How Do I Find the Local Max of My Function?

[JustHere155]

Homework Statement

Homework Equations

Fundamental Theorem of Calculus

The Attempt at a Solution

I tried to find the max/min value for x^2+15x-36 and got x=-3 or x-12. I don't know which one I need to use to get the Local max of my function >.<.

 

[Mark44]

Homework Statement

Homework Equations

Fundamental Theorem of Calculus

The Attempt at a Solution

I tried to find the max/min value for x^2+15x-36 and got x=-3 or x-12. I don't know which one I need to use to get the Local max of my function >.<.

How do you usually find the maximum or minimum values for a function? Doesn't it involve taking the derivative and setting it to 0?

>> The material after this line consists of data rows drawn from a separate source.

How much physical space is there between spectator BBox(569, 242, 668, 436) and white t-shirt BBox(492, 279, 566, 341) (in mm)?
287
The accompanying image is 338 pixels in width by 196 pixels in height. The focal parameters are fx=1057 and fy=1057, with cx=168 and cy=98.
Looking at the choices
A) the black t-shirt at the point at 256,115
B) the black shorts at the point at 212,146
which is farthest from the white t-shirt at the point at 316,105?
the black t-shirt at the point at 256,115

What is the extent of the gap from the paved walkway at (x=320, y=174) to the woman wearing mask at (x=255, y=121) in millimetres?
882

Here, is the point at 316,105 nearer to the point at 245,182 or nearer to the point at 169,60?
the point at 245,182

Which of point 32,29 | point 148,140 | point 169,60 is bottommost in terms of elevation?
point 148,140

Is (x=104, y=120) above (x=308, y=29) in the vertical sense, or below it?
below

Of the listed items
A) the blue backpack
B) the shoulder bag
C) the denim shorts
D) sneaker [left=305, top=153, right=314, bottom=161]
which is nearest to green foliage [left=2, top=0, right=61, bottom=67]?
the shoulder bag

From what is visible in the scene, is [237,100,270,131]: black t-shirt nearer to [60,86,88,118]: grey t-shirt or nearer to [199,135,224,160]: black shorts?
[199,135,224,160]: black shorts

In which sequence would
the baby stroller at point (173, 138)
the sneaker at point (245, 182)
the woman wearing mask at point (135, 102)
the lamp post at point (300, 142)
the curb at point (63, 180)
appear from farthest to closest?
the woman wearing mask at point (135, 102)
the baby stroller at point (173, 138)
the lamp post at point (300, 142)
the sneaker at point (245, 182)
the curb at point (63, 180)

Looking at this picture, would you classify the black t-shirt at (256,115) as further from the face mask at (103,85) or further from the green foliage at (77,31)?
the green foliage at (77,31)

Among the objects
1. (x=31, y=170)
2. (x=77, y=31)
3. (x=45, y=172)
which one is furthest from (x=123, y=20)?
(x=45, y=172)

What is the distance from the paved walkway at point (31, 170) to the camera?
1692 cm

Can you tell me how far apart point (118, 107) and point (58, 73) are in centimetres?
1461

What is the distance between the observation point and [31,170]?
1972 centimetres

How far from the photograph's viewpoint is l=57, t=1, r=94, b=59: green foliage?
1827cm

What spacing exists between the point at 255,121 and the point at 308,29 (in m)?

This problem looks like an application of the Fundamental Theorem of Calculus, so read up on that in your textbook.

 

[JustHere155]

Ok here goes nothing,

I know from FTC, that g(x)=f'(x)
So in my case replace all the x with t and make f(t)= 0 to find the critical points
I get ((t²+15t+36)/(1+cos²(t)))=0 I found t=-12/-3
Next I take the f"(t) using the quotient rule to find my local max. I get:
((2t+15)(1+cos^2(t))-(t^2+15t+36)(2sin(t)cos(t)))/(1+cos^2(t))^2 --> simplified gives me
(2t+15)/(1+cos^2(t)) at this point I plug my -3 and -12 and I respectively get: 4.54/-5.25
so my local max is (-3,4.54)

This is a long a shot. I hope this is right. Can anyone put some feed back into this?

 

[jackmell]

I don't see why you're looking for the extremum if you're looking for t. Suppose you have:

$$u=\int_0^t x^2dx$$

then:

$$u=t^3/3=g(t)$$

we then take the inverse of g ang obtain:

$$t=g^{-1}(u)=\sqrt[3]{3u}$$

so I think it's the same here:

$$u=\int_0^t \frac{x^2+15x+36}{1+\cos^2(x)}dx=g(t)$$

and then:

$$t=g^{-1}(u)$$

now, we can't directly invert g in this case but the integral is one-to-one so it has a unique inverse. So you said find "t" right? Well to me that means any way so I'd (numerically) create a table of {t,u(t)}, make a least square fit of that data, then bam-o. Got t.

Hope I'm not being out of line here. Just trying to help.

 

[Mark44]

Ok here goes nothing,

I know from FTC, that g(x)=f'(x)
So in my case replace all the x with t and make f(t)= 0 to find the critical points
I get ((t²+15t+36)/(1+cos²(t)))=0 I found t=-12/-3

Better to write this as t = -12 or t = -3. The way you had it, I thought you meant a single number, -12/-3, which is 4.

Next I take the f"(t) using the quotient rule to find my local max. I get:
((2t+15)(1+cos^2(t))-(t^2+15t+36)(2sin(t)cos(t)))/(1+cos^2(t))^2 --> simplified gives me
(2t+15)/(1+cos^2(t)) at this point I plug my -3 and -12 and I respectively get: 4.54/-5.25
so my local max is (-3,4.54)

This is a long a shot. I hope this is right. Can anyone put some feed back into this?

I didn't check your work, so it might or might not be right. There's another approach, which doesn't require the use of the second derivative. At each criticlal point, if the first derivative changes sign, the critical point is a local maximum or local minimum.

That's pretty easy with this problem, where f'(t) = (t² + 15t + 36)/(1 + cos²(t)).

The denominator is always > 0, so all you have to do is determine the sign of the numerator to the left and right of t = -4 and t = -12.

The graph of the numerator (y = t² + 15t + 36) is a parabola that opens upward. It's pretty easy to see that for -12 < t < -4, y < 0, which means that f'(t) is negative on this interval. It's also easy to say that y > 0 for t < -12 or for t > - 4, meaning that f'(t) is positive on those two intervals.